- [Task instructions] Convert the stretch of the listing below from the line containing "Answer each question" through the line containing "Starting at farthest" into a JSON list of strings, one per line, with blank lines omitted. Leave out the pictures.

Dataset entries:
----

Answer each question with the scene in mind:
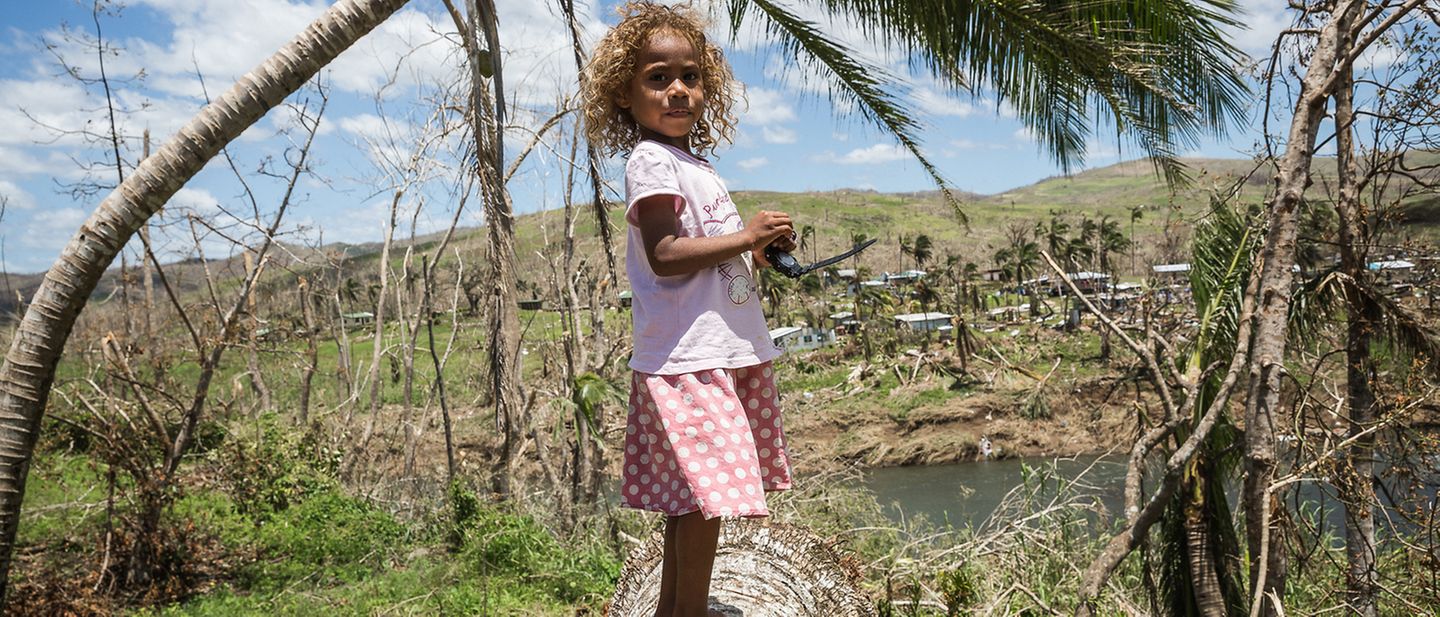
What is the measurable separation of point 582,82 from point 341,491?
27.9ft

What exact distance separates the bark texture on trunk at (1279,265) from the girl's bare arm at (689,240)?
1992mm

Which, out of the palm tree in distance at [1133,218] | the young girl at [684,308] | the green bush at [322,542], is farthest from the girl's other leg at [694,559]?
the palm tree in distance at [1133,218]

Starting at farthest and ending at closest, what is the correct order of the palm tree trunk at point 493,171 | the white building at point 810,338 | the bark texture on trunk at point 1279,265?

----

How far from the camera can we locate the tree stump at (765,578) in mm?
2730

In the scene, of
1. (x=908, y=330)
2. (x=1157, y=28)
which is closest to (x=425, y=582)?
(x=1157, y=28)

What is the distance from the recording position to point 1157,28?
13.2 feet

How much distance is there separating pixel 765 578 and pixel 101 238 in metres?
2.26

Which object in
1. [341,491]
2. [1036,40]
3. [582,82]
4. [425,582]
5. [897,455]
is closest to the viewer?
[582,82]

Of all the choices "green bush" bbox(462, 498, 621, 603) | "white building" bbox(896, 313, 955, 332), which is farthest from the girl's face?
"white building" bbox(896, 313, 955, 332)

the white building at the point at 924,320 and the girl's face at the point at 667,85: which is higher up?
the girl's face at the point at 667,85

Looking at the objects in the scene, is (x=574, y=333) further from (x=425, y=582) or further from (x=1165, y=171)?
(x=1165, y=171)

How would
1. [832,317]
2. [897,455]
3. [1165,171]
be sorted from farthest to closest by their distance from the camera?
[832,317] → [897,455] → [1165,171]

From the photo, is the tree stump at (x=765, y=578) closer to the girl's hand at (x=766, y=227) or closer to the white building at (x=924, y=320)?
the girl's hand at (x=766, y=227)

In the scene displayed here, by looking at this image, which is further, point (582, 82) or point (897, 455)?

----

- [The response]
[
  "Answer each question with the scene in mind:",
  "What is the measurable separation of point 582,82 from point 341,491?",
  "27.9ft",
  "What exact distance separates the bark texture on trunk at (1279,265) from the girl's bare arm at (689,240)?",
  "1992mm",
  "Which, out of the palm tree in distance at [1133,218] | the young girl at [684,308] | the green bush at [322,542], is farthest from the girl's other leg at [694,559]?",
  "the palm tree in distance at [1133,218]",
  "Starting at farthest and ending at closest, what is the correct order of the palm tree trunk at point 493,171 | the white building at point 810,338 | the bark texture on trunk at point 1279,265?"
]